❌❌DONT SPAMM❌❌
PLEASE SOLVE THIS QUESTION
SOLVE ANY TWO QUESTION
Answers
Explanation:
this ur answer . i hope this helpful for u and other students .
Answer:
1. a ,b , c are in continued proportion ...
[ Given...]
a/b = c/a
Let a/b = c/ d = k
a = bk and c = dk
11a² + 9ac / 11b² + 9bd = a² + 3ac / b² + 3bd
From L.H.S
11a² + 9ac / 11b² + 9bd
=11 ( bk )² + 9 ( bk ) ( dk )/ 11b² + 9bd ...From (i)..

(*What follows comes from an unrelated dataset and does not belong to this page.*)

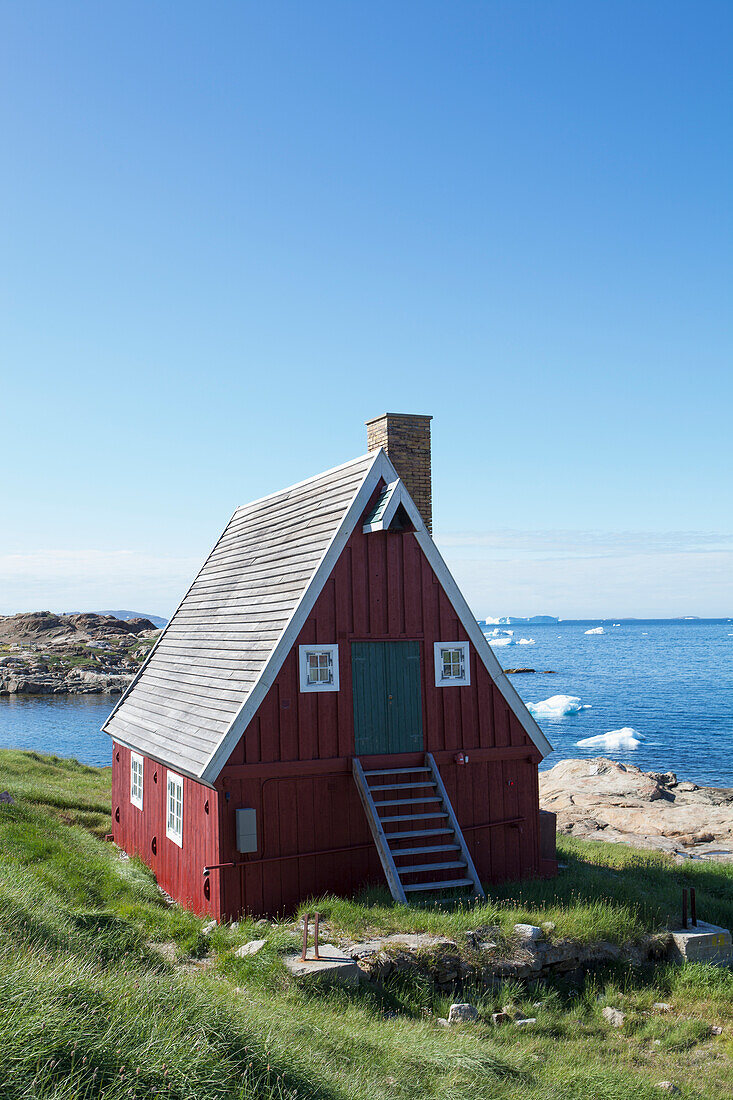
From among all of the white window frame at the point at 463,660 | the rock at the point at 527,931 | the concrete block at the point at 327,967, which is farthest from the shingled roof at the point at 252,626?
the rock at the point at 527,931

= 11b²k² + 9bdk² / 11b² + 9bd
= k² ( 11b² + 9bd ) / 11b² + 9d = k
From R.H.S
a² + 3ac / b² + 3bd
( bk )² + 3( bk ) ( dk ) / b² + 3bd....From (I)....
= b²k² + 3bdk² / b² + 3bd
= k² ( b² + 3bd ) / b² + 3bd = k
L.H.S. = R. H.S
Hence proved ....
2. we have given
2/x + 3/y = 14 ....(1)
5/x - 4/y = -2 ......(2)
On multiplying equation (1) by 5 and equation (2) by 2 to make the coefficient of x equal , we get the equation
10/x + 15/y = 65 .....(3)
10/x - 8/y = -4 ........(4)
On subtracting. equation (3) from (4) we get ,
10/x - 8/y - 10/x - 15/y = -4-65
-8/y - 15/y = -69
-23/y = -69
= 23/69 = y
= y = 1/2
on putting y = 1/2 in equation (3) we get
5/x - 4/y = -2
5/x + 4/1/2 = 7
= 5/x = 8 = 7
= 5/x = 15
= x = 5/15
= x = 1/3
Hence , x = 1/3 and y = 1/2 , which is required solution.